**WRITTEN INSTRUCTION A**: Copy the entries word for word, from the line containing "Noting what this" through the line containing "32359 millimetres", including both of those lines.

:::::

Jumping back to the fragmentOnBonds() function, the last bit of the function is:

  res->clearComputedProps();
  return static_cast(res);
This is needed because some of the computed properties may depend on bond patterns which are no longer present. Note that it does not use SanitizeMol().

While the details are a bit different between my fragment_chiral() and FragmentOnBonds(), the general approach is the same.

A possible optimization

I mentioned that checkChiralityPostMove() uses insider knowledge. It knows that the deleted bond is removed from the list and the new bond added at the end. It uses this information to build the "newOrder" list with atom indices in the correct order, before determining the difference in parity between that list and the list of atom indices around the new bond.

There's an easier way. Count the number of bond between where the deleted bond was and the end, and take the result modulo 2. For example, if the transforamation were:

initial neighbors = [1, 6, 5, 4]
   - remove bond to atom 5
neighbors after delete = [1, 6, 4]
   - add bond to new atom 9
final neighbors = [1, 6, 4, 9]
then the bond to atom 5 was in the third position, with one bond (to atom 4) between it and the end of the list. The parity is therefore odd. I added this suggestion to the RDKit issue tracker as #1033.

The proof is simple. Assume there are n elements afterward the bond to delete. Then there are n swaps needed to bring it to the end, where it can be replaced with the connection to the new atom. Hence the parity is n%2.

SanitizeMol is slow

In the earlier essay in this series, "Fragment chiral molecules in RDKit", I investigated some failure cases where the chirality wasn't preserved. Greg Landrum pointed out:after you break one or more bonds, you really, really should re-sanitize the molecule (or at least call ClearComputedProps() .... I found that if I added SanitizeMol() then some of the error cases done by using ClearComputedProps() were no longer error cases. This may be because of a bug in FastFindRings. Greg, in the second link, writes: There is a workaround until this is fixed; explicitly sanitize your molecules or just cal GetSymmSSSR() before you generate SMILES.

So that's what I did. However, without SanitizeMol() there were only 232 failures out of 1.4M+ input structures. Adding SanitizeMol() didn't fix all of the remaining errors. On the other hand, the performance overhead to SanitizeMol() is quite a bit. In one timing test I made, the time to process 10,000 structures using fragment_chiral() without SanitizeMol() was 107 seconds, while the time with SanitizeMol() was 255 seconds. The overall processing time takes about twice as long. (There is an additional constant overhead to parse the SMILES and canonicalize the fragmented molecule, which I did not include.)

I don't think the performance impact is worth a slightly error rate, so I will not include SanitizeMol() in this essay. That means I can use my new fragment_on_mol() function as-is, and I'll modify fragment_chiral() so it calls ClearComputedProps() instead of SanitizeMol().

In any case, the explicit call to SanitizeMol() is a workaround. I hope ClearComputedProps() will suffice in the RDKit of the future world that you, the reader, inhabit.

Cross-validation

In the earlier essay I tested the fragment_chiral() function by attempting to re-connect the fragments. If the canonicalized result doesn't match the canonicalized input structure then there's a problem. (And there were a small number of problems, at the edge of RDKit's ability to handle chemisty.)

:::::

**WRITTEN INSTRUCTION B**: Continue the essay on fragmenting chiral molecules in RDKit from the point where it stops.

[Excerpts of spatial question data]
:::::

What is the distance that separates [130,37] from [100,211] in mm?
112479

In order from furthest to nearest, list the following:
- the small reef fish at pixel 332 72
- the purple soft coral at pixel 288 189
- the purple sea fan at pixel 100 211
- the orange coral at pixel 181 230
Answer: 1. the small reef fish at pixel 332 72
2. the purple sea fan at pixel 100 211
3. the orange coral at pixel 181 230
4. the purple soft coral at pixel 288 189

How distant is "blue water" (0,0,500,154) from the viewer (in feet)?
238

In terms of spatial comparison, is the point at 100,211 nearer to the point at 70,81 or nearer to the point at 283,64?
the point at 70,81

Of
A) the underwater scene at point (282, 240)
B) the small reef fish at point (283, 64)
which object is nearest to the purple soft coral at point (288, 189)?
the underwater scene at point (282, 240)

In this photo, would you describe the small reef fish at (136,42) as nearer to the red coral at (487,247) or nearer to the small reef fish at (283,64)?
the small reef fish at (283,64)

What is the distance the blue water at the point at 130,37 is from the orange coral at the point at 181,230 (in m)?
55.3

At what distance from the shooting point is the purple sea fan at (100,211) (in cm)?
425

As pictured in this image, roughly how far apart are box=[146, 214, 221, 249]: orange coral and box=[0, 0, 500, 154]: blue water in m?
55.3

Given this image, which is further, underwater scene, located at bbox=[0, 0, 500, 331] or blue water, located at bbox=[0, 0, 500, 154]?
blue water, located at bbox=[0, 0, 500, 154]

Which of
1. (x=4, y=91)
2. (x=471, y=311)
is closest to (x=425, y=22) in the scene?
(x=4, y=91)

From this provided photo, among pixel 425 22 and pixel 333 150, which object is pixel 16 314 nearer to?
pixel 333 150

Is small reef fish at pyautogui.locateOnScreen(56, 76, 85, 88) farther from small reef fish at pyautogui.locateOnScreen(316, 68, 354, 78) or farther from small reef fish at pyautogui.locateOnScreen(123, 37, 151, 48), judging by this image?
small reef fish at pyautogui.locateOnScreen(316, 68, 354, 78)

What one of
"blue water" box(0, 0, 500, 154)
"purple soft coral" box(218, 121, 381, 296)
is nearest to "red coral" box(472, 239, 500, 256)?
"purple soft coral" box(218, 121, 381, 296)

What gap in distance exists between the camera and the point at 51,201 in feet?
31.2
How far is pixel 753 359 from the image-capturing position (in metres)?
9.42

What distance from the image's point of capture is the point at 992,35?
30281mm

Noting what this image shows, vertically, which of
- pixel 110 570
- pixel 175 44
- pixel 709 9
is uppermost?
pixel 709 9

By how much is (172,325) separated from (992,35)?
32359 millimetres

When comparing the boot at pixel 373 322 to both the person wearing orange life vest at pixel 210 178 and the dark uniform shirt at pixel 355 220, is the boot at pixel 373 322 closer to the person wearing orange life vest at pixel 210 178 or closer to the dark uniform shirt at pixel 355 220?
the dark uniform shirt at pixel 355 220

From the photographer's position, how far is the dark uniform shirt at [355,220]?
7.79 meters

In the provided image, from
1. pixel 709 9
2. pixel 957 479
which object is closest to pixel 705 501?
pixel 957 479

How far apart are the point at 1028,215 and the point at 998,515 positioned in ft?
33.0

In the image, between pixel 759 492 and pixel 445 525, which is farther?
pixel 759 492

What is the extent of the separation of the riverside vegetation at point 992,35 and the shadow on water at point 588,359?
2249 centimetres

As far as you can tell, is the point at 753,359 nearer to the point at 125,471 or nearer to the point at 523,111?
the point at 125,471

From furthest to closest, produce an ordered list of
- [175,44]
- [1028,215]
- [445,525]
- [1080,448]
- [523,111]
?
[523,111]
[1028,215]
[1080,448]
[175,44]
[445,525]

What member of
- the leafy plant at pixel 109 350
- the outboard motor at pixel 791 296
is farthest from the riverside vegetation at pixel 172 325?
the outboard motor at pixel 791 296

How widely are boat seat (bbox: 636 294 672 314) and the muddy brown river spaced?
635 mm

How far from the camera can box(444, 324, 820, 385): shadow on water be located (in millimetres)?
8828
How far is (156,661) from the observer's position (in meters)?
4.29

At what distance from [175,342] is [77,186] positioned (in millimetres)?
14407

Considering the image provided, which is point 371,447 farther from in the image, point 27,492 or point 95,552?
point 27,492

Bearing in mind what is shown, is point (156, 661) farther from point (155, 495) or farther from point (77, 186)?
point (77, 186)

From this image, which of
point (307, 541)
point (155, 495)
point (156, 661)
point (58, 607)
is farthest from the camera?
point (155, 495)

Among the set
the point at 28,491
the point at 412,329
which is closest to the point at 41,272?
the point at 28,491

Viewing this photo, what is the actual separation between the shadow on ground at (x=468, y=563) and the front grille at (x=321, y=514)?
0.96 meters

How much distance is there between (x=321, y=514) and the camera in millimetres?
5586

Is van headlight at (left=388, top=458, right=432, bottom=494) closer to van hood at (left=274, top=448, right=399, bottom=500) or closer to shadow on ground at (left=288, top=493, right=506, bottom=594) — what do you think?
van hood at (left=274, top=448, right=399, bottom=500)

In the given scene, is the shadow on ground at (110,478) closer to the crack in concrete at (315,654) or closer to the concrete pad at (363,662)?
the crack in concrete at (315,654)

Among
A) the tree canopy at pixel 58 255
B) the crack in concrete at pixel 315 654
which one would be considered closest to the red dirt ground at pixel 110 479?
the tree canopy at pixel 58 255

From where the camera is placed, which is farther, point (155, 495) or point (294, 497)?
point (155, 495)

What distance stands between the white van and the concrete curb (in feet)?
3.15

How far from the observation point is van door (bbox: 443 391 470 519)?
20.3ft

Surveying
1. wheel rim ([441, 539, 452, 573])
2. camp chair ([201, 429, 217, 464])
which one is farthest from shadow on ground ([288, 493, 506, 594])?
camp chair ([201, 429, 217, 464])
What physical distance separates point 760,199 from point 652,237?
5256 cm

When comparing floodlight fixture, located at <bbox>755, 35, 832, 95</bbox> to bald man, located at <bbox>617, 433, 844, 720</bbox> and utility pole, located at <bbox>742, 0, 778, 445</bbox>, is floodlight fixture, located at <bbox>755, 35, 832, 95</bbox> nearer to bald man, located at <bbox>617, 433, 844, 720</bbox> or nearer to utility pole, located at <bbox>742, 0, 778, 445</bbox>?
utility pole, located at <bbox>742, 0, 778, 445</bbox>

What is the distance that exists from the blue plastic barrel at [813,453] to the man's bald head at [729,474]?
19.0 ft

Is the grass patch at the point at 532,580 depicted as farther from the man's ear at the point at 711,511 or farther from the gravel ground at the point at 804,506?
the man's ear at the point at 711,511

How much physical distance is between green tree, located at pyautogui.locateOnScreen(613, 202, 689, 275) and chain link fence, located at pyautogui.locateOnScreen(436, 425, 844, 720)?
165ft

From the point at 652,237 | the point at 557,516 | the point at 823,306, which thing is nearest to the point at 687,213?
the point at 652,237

:::::

**TASK RESULT A**:
Noting what this image shows, vertically, which of
- pixel 110 570
- pixel 175 44
- pixel 709 9
is uppermost?
pixel 709 9

By how much is (172,325) separated from (992,35)?
32359 millimetres

**TASK RESULT B**:
That test ignored what SMILES calls "directional bonds", that is the "/" and "\" in "F/C=C\F", which is how SMILES denotes the stereochemistry of double bonds. This is how SMILES deals with "E-Z notation", which would be more familiar to a chemist. The tests ignored those bonds for the simple reason that FragmentOnBonds() doesn't preserve that information if it cuts the bond. In a future essay I'll show how to implement that ability.

Instead of fully testing fragment_on_bonds(), I'll do a weaker test where I compare its results to fragment_chiral(). I say it's weaker because what it shows is that they are likely bug-compatible, which is different than being correct. It's also weaker because the two implementation methods are very similar. A stronger test would use a different way to fragment.

I think of this as a cross-validation test. As Wikipedia helpful points out, that term is overloaded. Statistics uses a different definition than chemistry; the latter term is very similar to what's used in verification and validation, so I think I'm right to use the term.

The test code is not interesting, so I'll put it at the end and not discuss it in detail. The results weren't interesting either. There were no mismatches. I just had to wait for a few hours while I let it process the 1.4M+ structures from ChEMBL 20.

Here are the last few lines of output:

Processed 1455762 records, 1455763 molecules, 16017700 tests, 0 mismatches.  T_chiral: 5912.26 T_on_bond 3554.22
elapsed time: 8:30:15
The two implementation gave identical results, and time needed for fragment_chiral() is about 1.7x that needed for fragment_on_bond(). The fragment_on_bond() code is shorter, faster, and easier to understand, so you should always use it instead of fragment_chiral().

The code

The fragment_chiral() function here is a copy of the previous essay, except I replaced the SanitizeMol(new_mol) with a mol.ClearComputedProps() for 2x performance, at the expense of perhaps a few incorrect structures. I put it here so the test code was self-contained, except of course you'll need your own dataset.

from __future__ import print_function
import time
import datetime
from rdkit import Chem

# Two different methods to cut a bond and fragment an RDKit molecule.
#   - fragment_on_bond() uses RDKit's FragmentOnBonds()
#   - fragment_chiral() uses lower-level API calls

# This also includes a cross-validation function which checks that the
# two methods produce the same fragments as output.
# The final two lines when I evaluated ChEMBL20 were:
#
# Processed 1455762 records, 1455763 molecules, 16017700 tests, 0 mismatches.  T_chiral: 5912.26 T_on_bond 3554.22
# elapsed time: 8:30:15
#
# The timings show that fragment_on_bond() is about 1.7x the performance of fragment_chiral().

# I also used this to evalute the performance impact of SanitizeMol()
# After 10,000 molecules, the times were:
#      with SanitizeMol(): T_chiral: 254.94 T_on_bond 210.82
#   without SanitizeMol(): T_chiral: 107.22 T_on_bond 64.99
# That call adds a lot of overhead for little gain in accuracy.


#### Fragment using a high-level RDKit API function

def fragment_on_bond(mol, atom1, atom2):
    bond = mol.GetBondBetweenAtoms(atom1, atom2)
    new_mol = Chem.FragmentOnBonds(mol, [bond.GetIdx()], dummyLabels=[(0, 0)])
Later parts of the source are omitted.